Stored data entries:
---------------
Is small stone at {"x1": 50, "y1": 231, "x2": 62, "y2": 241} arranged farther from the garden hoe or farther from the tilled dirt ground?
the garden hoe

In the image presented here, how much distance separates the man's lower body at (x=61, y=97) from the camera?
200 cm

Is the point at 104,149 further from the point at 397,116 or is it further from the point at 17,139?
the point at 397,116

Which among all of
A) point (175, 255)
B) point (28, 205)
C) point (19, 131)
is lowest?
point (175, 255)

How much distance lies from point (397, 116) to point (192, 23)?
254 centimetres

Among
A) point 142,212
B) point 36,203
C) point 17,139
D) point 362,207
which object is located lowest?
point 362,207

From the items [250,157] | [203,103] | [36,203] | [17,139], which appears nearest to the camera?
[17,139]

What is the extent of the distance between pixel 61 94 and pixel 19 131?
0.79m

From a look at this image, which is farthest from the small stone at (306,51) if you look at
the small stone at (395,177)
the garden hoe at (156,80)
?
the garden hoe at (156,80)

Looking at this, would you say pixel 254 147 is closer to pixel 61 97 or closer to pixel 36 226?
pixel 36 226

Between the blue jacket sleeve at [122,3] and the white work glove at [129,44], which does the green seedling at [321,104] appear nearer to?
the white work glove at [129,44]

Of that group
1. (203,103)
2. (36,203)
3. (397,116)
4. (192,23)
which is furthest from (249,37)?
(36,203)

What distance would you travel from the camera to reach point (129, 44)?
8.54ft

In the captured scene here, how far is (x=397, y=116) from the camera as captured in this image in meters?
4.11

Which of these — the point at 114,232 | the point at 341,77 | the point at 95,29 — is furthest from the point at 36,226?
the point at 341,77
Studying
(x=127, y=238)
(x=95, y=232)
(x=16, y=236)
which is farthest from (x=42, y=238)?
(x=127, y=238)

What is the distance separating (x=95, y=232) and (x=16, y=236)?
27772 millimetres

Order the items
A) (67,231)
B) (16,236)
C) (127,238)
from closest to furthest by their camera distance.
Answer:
---------------
**DESCRIPTION OF THE TASK:**
Give back all of the rows above line for line, without changing a single character.

**FULL SOLUTION:**
Is small stone at {"x1": 50, "y1": 231, "x2": 62, "y2": 241} arranged farther from the garden hoe or farther from the tilled dirt ground?
the garden hoe

In the image presented here, how much distance separates the man's lower body at (x=61, y=97) from the camera?
200 cm

Is the point at 104,149 further from the point at 397,116 or is it further from the point at 17,139?
the point at 397,116

Which among all of
A) point (175, 255)
B) point (28, 205)
C) point (19, 131)
is lowest?
point (175, 255)

How much distance lies from point (397, 116) to point (192, 23)?
254 centimetres

Among
A) point 142,212
B) point 36,203
C) point 17,139
D) point 362,207
which object is located lowest?
point 362,207

From the items [250,157] | [203,103] | [36,203] | [17,139], which appears nearest to the camera?
[17,139]

What is the extent of the distance between pixel 61 94 and pixel 19 131?
0.79m

From a look at this image, which is farthest from the small stone at (306,51) if you look at
the small stone at (395,177)
the garden hoe at (156,80)
?
the garden hoe at (156,80)

Looking at this, would you say pixel 254 147 is closer to pixel 61 97 or closer to pixel 36 226?
pixel 36 226

Between the blue jacket sleeve at [122,3] and the white work glove at [129,44], which does the green seedling at [321,104] appear nearer to?
the white work glove at [129,44]

Of that group
1. (203,103)
2. (36,203)
3. (397,116)
4. (192,23)
which is furthest from (249,37)?
(36,203)

What distance would you travel from the camera to reach point (129, 44)?
8.54ft

In the captured scene here, how far is (x=397, y=116) from the camera as captured in this image in meters?
4.11

Which of these — the point at 114,232 | the point at 341,77 | the point at 95,29 — is furthest from the point at 36,226?
the point at 341,77
Studying
(x=127, y=238)
(x=95, y=232)
(x=16, y=236)
which is farthest from (x=42, y=238)?
(x=127, y=238)

What is the distance separating (x=95, y=232) and (x=16, y=236)?
27772 millimetres

Order the items
A) (67,231)
B) (16,236)
C) (127,238)
from closest to furthest by their camera distance.
Answer:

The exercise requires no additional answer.